I realized the mistake in my complacency when I received my first blog comment from a blind user here, where he was testing his ability to post despite the CAPTCHA that was present. At that point I realized that if even one person was visiting my site and incapable of at least knowing what was happening in the comic, they were getting a severely degraded experience, which was a disservice on my part.

My growing awareness of how frustrating such a thing would be is borne out in my Squirrel in the Dark post. As a result of this, I went about adding an aria-describedby attribute to my comic’s image tag. Later, based on feedback from a JAWS-10 user and with another suggestion by John, I doubled up with the addition of the longdesc attribute to the image. In both cases, the value for the attributes is an URL for a separate transcript page.
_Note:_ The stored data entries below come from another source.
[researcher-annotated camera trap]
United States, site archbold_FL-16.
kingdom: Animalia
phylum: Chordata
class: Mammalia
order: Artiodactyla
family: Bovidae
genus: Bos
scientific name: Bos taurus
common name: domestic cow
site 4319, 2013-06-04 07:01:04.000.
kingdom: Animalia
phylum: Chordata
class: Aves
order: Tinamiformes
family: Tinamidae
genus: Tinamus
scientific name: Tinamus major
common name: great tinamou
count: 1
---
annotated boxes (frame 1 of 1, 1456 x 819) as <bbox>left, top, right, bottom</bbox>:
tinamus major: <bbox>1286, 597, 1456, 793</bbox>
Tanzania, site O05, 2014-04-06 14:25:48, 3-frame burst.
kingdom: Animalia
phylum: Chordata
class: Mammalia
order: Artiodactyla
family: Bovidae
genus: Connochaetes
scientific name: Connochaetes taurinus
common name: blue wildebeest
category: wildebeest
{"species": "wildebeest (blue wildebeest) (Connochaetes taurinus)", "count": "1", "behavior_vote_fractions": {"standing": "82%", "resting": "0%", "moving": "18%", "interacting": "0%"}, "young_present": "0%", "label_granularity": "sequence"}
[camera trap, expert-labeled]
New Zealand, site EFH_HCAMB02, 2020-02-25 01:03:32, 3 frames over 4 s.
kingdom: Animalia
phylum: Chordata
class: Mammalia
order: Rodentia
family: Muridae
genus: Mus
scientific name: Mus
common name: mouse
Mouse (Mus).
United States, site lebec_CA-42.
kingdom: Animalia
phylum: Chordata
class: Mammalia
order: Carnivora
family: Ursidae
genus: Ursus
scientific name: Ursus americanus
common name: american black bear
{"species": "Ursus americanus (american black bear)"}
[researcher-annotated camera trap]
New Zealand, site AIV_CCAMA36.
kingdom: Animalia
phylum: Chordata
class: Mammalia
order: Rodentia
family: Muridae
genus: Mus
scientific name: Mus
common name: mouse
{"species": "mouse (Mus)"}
Thinking all was well, I congratulated myself and went back to poking fun at the HTML5 process and spent a lot of time drawing people in spandex.

Of course, it wasn’t that easy.

First, a new accessibility problem had reared its ugly head. When I built the site’s CAPTCHA, I had actually taken vision-impaired users into consideration and provided description text of each image to allow them to select the proper one for the CAPTCHA (mind you, not including the word that the CAPTCHA asked you to match with the image). However, when someone tabbed through the page’s links and fields, the tabbed indexing would go out of order, going through the other input fields for the comments at a different time than the CAPTCHA itself, making the whole affair confusing.

Secondly, I learned that the aria-describedby element isn’t meant to direct to other pages (which I think is a bit silly of a limitation, but I’m not an expert at these things), but rather should contain the ID of an element on the page containing a description. It’s quite a difference, and one I’ll admit I made by failing completely to do enough homework on the matter in advance.

I’d thank Henri Sivonen for his “bug report” on the aria-describedby issue, but he chose to use the issue to draw a comparison to the Super Friends‘ list of concerns (and its initial posting to a blog instead of the WHATWG mailing list) and neglected to mention it to me directly. So instead I’ll thank Laura Carlson for drawing my attention to my error, Arve Bersvendsen for sharing his opinions on alternate techniques, and Steven Faulkner for suggesting a way to use aria-describedby to link validly to off-page content. I know others contacted me about the error, but I’m sorry to say I don’t remember all the names at the moment.

My solution, therefore, was what Steven suggested in the W3C mailing list. The aria-describedby attribute on the image tag now has a value that is the ID of an anchor on the page. That anchor then links to the comic’s transcript page. The anchor is hidden by CSS to avoid distracting sighted users. You can examine a recent comic, like this one on the Super Friends, to see it in effect (if you’re on a normal browser you won’t notice much unless you view the page source).

The CAPTCHA’s messed up tabbing issue turned out to be an easy fix as well. Stéphane Deschamps pointed out in a comment that there was tabindexes on the form’s fields, which was causing the tab order to go screwy. I didn’t know these existed, having failed to examine the blog software’s default fields very much. Now that he’s pointed it out, I’ve taken them off, hopefully making the CAPTCHA less burdensome.

As I’ve stated in the past, I’m a non-expert at pretty much everything that doesn’t involve vector squirrels. However, I have an appetite for absorbing as many web-related skills as possible to help better the web through direct effort or comic-related advocacy. One of these areas of the web that I realize that I need a great deal more knowledge about is accessibility, and it’s a deficit that I seem to share with almost every designer or developer I meet.

Having admitted my deficiency, I’d like feedback on this issue, if you have it. Does the updated aria-describedby technique for serving the transcript actually use the attribute properly? Is the CAPTCHA usable by vision-impaired visitors with approximately the same level of annoyance all people feel when they use a CAPTCHA? Is there another feature on the site that causes accessibility issues that I haven’t mentioned or considered?